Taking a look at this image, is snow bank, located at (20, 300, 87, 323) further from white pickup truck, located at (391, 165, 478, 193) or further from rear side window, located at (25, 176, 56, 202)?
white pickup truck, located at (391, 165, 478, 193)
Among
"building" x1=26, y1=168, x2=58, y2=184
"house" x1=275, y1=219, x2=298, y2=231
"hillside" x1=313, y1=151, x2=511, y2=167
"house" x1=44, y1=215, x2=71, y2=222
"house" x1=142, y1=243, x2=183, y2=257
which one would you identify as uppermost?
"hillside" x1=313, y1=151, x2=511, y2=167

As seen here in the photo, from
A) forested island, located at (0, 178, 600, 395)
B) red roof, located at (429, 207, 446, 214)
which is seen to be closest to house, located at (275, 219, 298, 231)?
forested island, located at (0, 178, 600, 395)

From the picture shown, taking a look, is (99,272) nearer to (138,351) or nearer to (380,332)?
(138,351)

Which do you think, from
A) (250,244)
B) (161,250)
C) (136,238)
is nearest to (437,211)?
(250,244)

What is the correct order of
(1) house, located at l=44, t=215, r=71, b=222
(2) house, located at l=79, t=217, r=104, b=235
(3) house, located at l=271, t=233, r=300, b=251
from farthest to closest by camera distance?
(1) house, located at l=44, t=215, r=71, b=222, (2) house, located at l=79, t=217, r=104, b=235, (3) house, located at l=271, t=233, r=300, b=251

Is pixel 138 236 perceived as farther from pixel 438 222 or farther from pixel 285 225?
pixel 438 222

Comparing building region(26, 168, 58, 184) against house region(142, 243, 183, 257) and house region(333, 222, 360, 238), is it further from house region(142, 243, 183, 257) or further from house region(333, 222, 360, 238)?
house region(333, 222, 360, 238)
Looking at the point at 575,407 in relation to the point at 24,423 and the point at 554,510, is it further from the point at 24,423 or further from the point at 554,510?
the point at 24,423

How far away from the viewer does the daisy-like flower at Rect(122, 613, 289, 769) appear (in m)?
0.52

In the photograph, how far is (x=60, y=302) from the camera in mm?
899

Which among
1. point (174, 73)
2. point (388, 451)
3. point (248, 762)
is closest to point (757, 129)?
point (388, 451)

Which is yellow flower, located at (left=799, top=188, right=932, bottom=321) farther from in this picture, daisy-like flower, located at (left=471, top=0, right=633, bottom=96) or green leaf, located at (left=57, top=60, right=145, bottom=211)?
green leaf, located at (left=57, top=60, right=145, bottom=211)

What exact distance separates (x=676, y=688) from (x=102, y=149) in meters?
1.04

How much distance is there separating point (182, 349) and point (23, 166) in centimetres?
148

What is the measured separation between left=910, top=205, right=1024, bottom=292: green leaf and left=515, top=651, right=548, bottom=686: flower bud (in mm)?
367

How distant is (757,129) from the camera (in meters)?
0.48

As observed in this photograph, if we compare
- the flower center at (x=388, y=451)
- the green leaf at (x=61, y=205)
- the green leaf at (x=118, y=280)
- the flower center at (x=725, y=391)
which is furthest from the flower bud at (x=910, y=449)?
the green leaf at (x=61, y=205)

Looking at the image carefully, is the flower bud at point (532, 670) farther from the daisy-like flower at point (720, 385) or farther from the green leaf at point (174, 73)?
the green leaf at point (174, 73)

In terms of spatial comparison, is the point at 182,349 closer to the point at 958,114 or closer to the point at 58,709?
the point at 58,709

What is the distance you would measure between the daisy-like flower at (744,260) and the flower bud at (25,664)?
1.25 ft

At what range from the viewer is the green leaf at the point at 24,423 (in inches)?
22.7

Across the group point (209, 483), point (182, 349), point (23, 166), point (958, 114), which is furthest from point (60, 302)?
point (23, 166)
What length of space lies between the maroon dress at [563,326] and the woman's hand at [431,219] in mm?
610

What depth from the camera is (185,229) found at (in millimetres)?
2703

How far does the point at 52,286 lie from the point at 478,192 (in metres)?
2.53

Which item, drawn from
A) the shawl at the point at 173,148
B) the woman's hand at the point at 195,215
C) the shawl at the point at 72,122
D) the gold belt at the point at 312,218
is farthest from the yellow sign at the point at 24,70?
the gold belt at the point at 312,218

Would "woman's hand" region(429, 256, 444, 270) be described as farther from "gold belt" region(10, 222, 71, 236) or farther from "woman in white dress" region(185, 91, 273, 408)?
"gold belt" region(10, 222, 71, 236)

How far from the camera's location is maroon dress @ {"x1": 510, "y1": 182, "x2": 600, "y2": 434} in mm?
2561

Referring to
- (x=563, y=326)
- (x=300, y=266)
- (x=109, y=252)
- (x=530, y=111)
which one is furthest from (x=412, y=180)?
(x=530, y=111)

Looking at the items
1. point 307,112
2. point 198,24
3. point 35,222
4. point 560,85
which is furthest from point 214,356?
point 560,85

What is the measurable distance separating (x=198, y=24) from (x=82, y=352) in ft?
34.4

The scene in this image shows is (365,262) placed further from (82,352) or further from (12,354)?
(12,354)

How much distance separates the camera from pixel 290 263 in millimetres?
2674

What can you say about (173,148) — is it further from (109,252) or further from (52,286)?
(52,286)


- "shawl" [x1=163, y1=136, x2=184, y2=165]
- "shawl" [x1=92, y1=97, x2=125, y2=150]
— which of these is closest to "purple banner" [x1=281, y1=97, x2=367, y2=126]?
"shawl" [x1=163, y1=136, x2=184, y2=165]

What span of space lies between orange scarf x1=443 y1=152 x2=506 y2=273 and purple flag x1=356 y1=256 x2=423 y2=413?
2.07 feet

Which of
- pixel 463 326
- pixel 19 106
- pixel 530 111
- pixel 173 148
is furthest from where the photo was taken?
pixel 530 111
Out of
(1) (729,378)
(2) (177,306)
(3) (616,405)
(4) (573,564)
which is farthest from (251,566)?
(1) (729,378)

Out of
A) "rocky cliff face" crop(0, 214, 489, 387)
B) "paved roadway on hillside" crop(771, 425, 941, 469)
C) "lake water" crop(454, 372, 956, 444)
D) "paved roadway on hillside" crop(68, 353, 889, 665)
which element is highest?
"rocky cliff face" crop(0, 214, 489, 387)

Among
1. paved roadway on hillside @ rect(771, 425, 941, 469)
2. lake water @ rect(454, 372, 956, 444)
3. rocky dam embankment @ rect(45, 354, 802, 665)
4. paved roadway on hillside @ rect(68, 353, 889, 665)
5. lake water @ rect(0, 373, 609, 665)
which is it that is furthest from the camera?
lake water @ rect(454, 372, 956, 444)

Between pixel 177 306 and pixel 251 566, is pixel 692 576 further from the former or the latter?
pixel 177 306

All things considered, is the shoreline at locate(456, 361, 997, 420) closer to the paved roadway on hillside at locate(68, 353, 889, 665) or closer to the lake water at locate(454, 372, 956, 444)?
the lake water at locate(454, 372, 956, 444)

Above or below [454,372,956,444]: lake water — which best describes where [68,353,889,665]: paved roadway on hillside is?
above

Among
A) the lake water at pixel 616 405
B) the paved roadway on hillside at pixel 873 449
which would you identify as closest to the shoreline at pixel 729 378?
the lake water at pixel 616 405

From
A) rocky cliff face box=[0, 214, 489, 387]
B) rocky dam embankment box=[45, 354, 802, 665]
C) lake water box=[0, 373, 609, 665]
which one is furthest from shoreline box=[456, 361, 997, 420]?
· · · · · · ·
**Work to do:** Extract every record and return it verbatim.

**The response:**
Taking a look at this image, is snow bank, located at (20, 300, 87, 323) further from white pickup truck, located at (391, 165, 478, 193) or further from rear side window, located at (25, 176, 56, 202)?
white pickup truck, located at (391, 165, 478, 193)
Among
"building" x1=26, y1=168, x2=58, y2=184
"house" x1=275, y1=219, x2=298, y2=231
"hillside" x1=313, y1=151, x2=511, y2=167
"house" x1=44, y1=215, x2=71, y2=222
"house" x1=142, y1=243, x2=183, y2=257
which one would you identify as uppermost?
"hillside" x1=313, y1=151, x2=511, y2=167

As seen here in the photo, from
A) forested island, located at (0, 178, 600, 395)
B) red roof, located at (429, 207, 446, 214)
which is seen to be closest to house, located at (275, 219, 298, 231)?
forested island, located at (0, 178, 600, 395)

From the picture shown, taking a look, is (99,272) nearer to (138,351) or nearer to (380,332)?
(138,351)

Which do you think, from
A) (250,244)
B) (161,250)
C) (136,238)
is nearest to (437,211)?
(250,244)

What is the correct order of
(1) house, located at l=44, t=215, r=71, b=222
(2) house, located at l=79, t=217, r=104, b=235
(3) house, located at l=271, t=233, r=300, b=251
from farthest to closest by camera distance?
(1) house, located at l=44, t=215, r=71, b=222, (2) house, located at l=79, t=217, r=104, b=235, (3) house, located at l=271, t=233, r=300, b=251

Is pixel 138 236 perceived as farther from pixel 438 222 or farther from pixel 285 225?
pixel 438 222

Comparing building region(26, 168, 58, 184) against house region(142, 243, 183, 257) and house region(333, 222, 360, 238), is it further from house region(142, 243, 183, 257) or further from house region(333, 222, 360, 238)?
house region(333, 222, 360, 238)
Looking at the point at 575,407 in relation to the point at 24,423 and the point at 554,510, is it further from the point at 24,423 or further from the point at 554,510?
the point at 24,423

How far away from the viewer does the daisy-like flower at Rect(122, 613, 289, 769) appear (in m)?
0.52

In the photograph, how far is (x=60, y=302) from the camera in mm?
899

Which among
1. point (174, 73)
2. point (388, 451)
3. point (248, 762)
is closest to point (757, 129)?
point (388, 451)

Which is yellow flower, located at (left=799, top=188, right=932, bottom=321) farther from in this picture, daisy-like flower, located at (left=471, top=0, right=633, bottom=96) or green leaf, located at (left=57, top=60, right=145, bottom=211)?
green leaf, located at (left=57, top=60, right=145, bottom=211)

What exact distance separates (x=676, y=688) from (x=102, y=149) in meters?
1.04

How much distance is there separating point (182, 349) and point (23, 166) in centimetres?
148

What is the measured separation between left=910, top=205, right=1024, bottom=292: green leaf and left=515, top=651, right=548, bottom=686: flower bud (in mm)?
367

How distant is (757,129) from the camera (in meters)?
0.48

As observed in this photograph, if we compare
- the flower center at (x=388, y=451)
- the green leaf at (x=61, y=205)
- the green leaf at (x=118, y=280)
- the flower center at (x=725, y=391)
which is furthest from the flower bud at (x=910, y=449)?
the green leaf at (x=61, y=205)

Looking at the image carefully, is the flower bud at point (532, 670) farther from the daisy-like flower at point (720, 385) or farther from the green leaf at point (174, 73)?
the green leaf at point (174, 73)

In terms of spatial comparison, is the point at 182,349 closer to the point at 958,114 or closer to the point at 58,709?
the point at 58,709

What is the distance you would measure between the daisy-like flower at (744,260) and the flower bud at (25,664)?
1.25 ft

At what range from the viewer is the green leaf at the point at 24,423 (in inches)?
22.7

Across the group point (209, 483), point (182, 349), point (23, 166), point (958, 114), which is furthest from point (60, 302)?
point (23, 166)
What length of space lies between the maroon dress at [563,326] and the woman's hand at [431,219] in mm?
610

What depth from the camera is (185,229) found at (in millimetres)?
2703

How far does the point at 52,286 lie from the point at 478,192 (in metres)?
2.53

Which item, drawn from
A) the shawl at the point at 173,148
B) the woman's hand at the point at 195,215
C) the shawl at the point at 72,122
D) the gold belt at the point at 312,218
is farthest from the yellow sign at the point at 24,70?
the gold belt at the point at 312,218

Would "woman's hand" region(429, 256, 444, 270) be described as farther from "gold belt" region(10, 222, 71, 236) or farther from "woman in white dress" region(185, 91, 273, 408)?
"gold belt" region(10, 222, 71, 236)

How far from the camera's location is maroon dress @ {"x1": 510, "y1": 182, "x2": 600, "y2": 434} in mm?
2561

Referring to
- (x=563, y=326)
- (x=300, y=266)
- (x=109, y=252)
- (x=530, y=111)
which one is furthest from (x=412, y=180)?
(x=530, y=111)

Looking at the items
1. point 307,112
2. point 198,24
3. point 35,222
4. point 560,85
which is furthest from point 214,356?
point 560,85

What is the measurable distance separating (x=198, y=24) from (x=82, y=352) in ft?
34.4

The scene in this image shows is (365,262) placed further from (82,352) or further from (12,354)?
(12,354)

How much distance separates the camera from pixel 290 263 in millimetres?
2674

What can you say about (173,148) — is it further from (109,252) or further from (52,286)?
(52,286)


- "shawl" [x1=163, y1=136, x2=184, y2=165]
- "shawl" [x1=92, y1=97, x2=125, y2=150]
— which of these is closest to "purple banner" [x1=281, y1=97, x2=367, y2=126]?
"shawl" [x1=163, y1=136, x2=184, y2=165]

What span of space lies between orange scarf x1=443 y1=152 x2=506 y2=273 and purple flag x1=356 y1=256 x2=423 y2=413?
2.07 feet

Which of
- pixel 463 326
- pixel 19 106
- pixel 530 111
- pixel 173 148
is furthest from where the photo was taken?
pixel 530 111
Out of
(1) (729,378)
(2) (177,306)
(3) (616,405)
(4) (573,564)
which is farthest from (251,566)?
(1) (729,378)

Out of
A) "rocky cliff face" crop(0, 214, 489, 387)
B) "paved roadway on hillside" crop(771, 425, 941, 469)
C) "lake water" crop(454, 372, 956, 444)
D) "paved roadway on hillside" crop(68, 353, 889, 665)
which element is highest?
"rocky cliff face" crop(0, 214, 489, 387)

Among
1. paved roadway on hillside @ rect(771, 425, 941, 469)
2. lake water @ rect(454, 372, 956, 444)
3. rocky dam embankment @ rect(45, 354, 802, 665)
4. paved roadway on hillside @ rect(68, 353, 889, 665)
5. lake water @ rect(0, 373, 609, 665)
which is it that is furthest from the camera?
lake water @ rect(454, 372, 956, 444)

Between pixel 177 306 and pixel 251 566, is pixel 692 576 further from the former or the latter?
pixel 177 306

All things considered, is the shoreline at locate(456, 361, 997, 420) closer to the paved roadway on hillside at locate(68, 353, 889, 665) or closer to the lake water at locate(454, 372, 956, 444)?
the lake water at locate(454, 372, 956, 444)

Above or below [454,372,956,444]: lake water — which best describes where [68,353,889,665]: paved roadway on hillside is?
above

Among
A) the lake water at pixel 616 405
B) the paved roadway on hillside at pixel 873 449
which would you identify as closest to the shoreline at pixel 729 378?
the lake water at pixel 616 405

From
A) rocky cliff face box=[0, 214, 489, 387]
B) rocky dam embankment box=[45, 354, 802, 665]
C) lake water box=[0, 373, 609, 665]
which one is furthest from shoreline box=[456, 361, 997, 420]?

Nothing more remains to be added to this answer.